→ Texte étudié

La vague de surf est repoussée

Le «Mall of Switzerland» inclut déjà un méga-univers pour enfants, un cinéma-multiplex et un centre de fitness dernier cri. La surface consacrée aux loisirs représente déjà 25% de la surface totale. L’inauguration de la «vague de surf indoor», le clou de l’offre de loisirs, est toutefois pour le moment repoussée. Selon le prestataire de services immobiliers Freo Group, la productivité des surfaces est similaire pour les usages vente de détail, gastronomie et loisirs. Cette évolution ne conduit pas à une baisse de rentabilité. Le secteur des loisirs est de plus un marché à forte croissance, contrairement au commerce de détail. Le temple de la consommation lucernois n’a toutefois pas encore atteint un taux d’occupation de 100% pour le commerce de détail. Les peintures très créatives décorant les murs de l’étage supérieur ne font pas oublier qu’une partie des surfaces commerciales, environ 15%, attendent encore un locataire. Pour le gérant des lieux, cela tient à «un marché dans une situation difficile» comme il le confiait au média en ligne lucernois «zentralplus» au début du mois. Et c’est précisément dans la période qui a précédé l’inauguration qu’il a été difficile, notamment pour les enseignes étrangères, d’ouvrir des filiales en Suisse.

Le cockpit avec vision à 360°

D’après Konstantin von Radowitz, responsable Consumer & Industrial Products chez Deloitte, la digitalisation a fortement modifié le comportement des clients du commerce de détail ces dernières années. L’influence du digital sur le commerce de détail suisse ne se limite pas à une nouvelle concurrence, celle de l’e-commerce. Il faut également prendre en compte la manière dont les outils numériques mais aussi les nombreux canaux en lignes impactent notre quotidien et nos relations sociales. Pour la Suisse, la part du chiffre d’affaires du commerce stationnaire qui peut être influencé par la digitalisation (25,5 milliards de CHF) est presque quatre fois plus élevée que le simple chiffre d’affaires des achats en ligne (6,5 milliards de CHF).

→ Consigne 1
Selon le texte étudié, quels équipements de loisirs le «Mall of Switzerland» inclut-il déjà ? Dressez-en la liste complète.

→ Données affichées
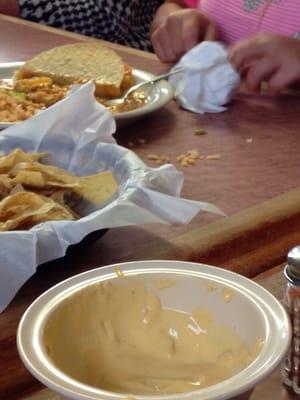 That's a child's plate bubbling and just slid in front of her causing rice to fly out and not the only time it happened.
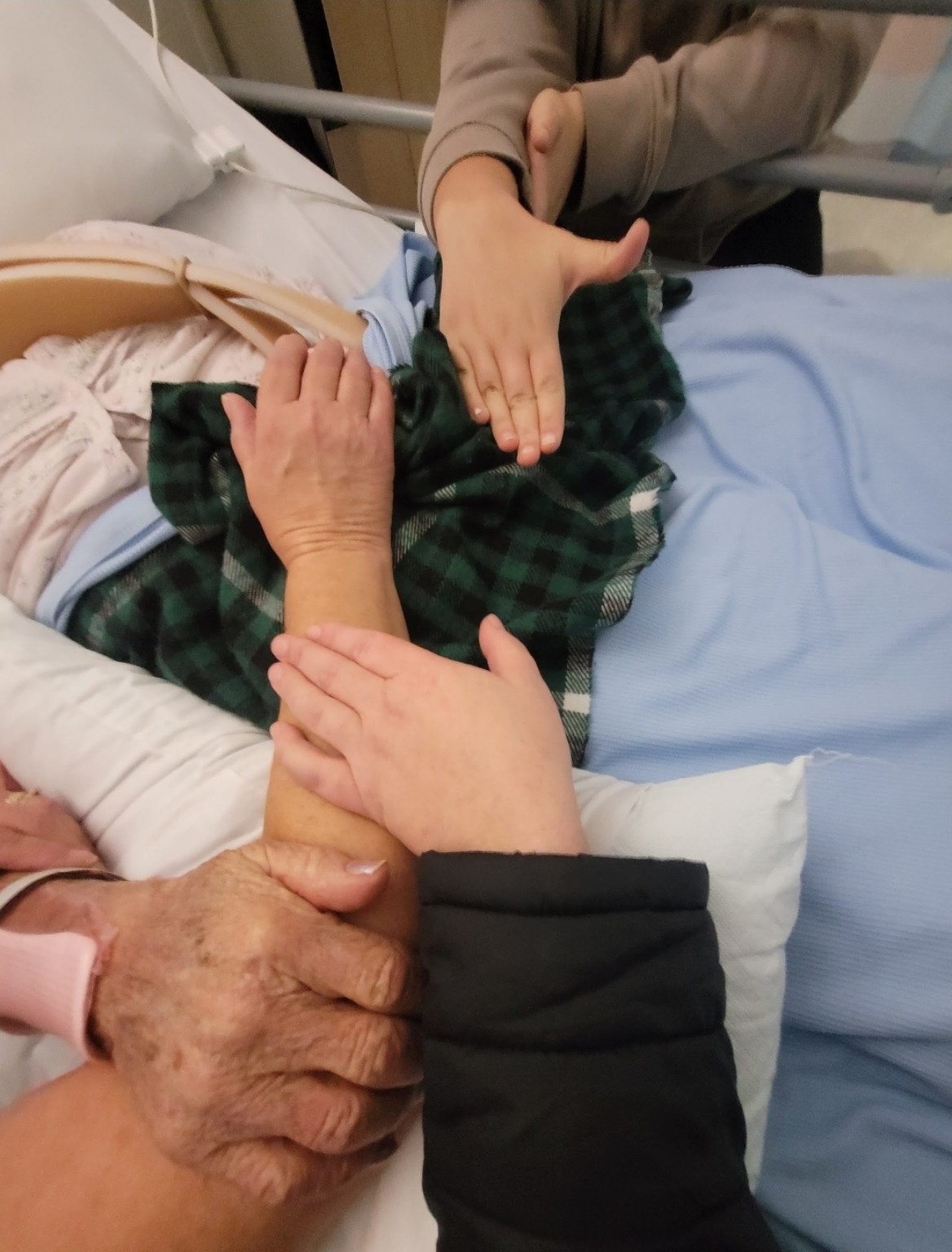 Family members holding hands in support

...

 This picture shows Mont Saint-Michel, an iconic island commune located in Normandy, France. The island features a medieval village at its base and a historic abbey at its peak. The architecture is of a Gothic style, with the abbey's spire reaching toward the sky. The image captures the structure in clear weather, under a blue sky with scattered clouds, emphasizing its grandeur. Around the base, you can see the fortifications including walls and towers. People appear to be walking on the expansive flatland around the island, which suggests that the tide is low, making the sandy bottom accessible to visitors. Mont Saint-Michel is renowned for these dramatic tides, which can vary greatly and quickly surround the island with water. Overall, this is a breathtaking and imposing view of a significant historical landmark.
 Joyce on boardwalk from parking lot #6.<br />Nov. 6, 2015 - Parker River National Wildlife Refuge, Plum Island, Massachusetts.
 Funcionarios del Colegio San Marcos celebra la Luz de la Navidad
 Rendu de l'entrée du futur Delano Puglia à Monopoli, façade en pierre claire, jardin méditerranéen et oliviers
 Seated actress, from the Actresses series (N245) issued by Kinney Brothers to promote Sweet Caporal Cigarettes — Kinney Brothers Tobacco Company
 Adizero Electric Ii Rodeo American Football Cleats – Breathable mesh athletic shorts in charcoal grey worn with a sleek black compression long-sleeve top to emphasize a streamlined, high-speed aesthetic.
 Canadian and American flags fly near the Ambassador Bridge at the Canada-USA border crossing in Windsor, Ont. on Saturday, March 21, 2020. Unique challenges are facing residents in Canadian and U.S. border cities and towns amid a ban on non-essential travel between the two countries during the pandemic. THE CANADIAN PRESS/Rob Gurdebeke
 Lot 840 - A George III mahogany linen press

→ Consigne 2
Reproduisez à l'identique les entrées qui vont de la ligne contenant « That's a child's » jusqu'à celle contenant « Family members holding hands in support », ces deux lignes comprises. N'incluez pas les images.

→ Votre réponse 1
- un méga-univers pour enfants
- un cinéma-multiplex
- un centre de fitness dernier cri

→ Votre réponse 2
 That's a child's plate bubbling and just slid in front of her causing rice to fly out and not the only time it happened.
 Family members holding hands in support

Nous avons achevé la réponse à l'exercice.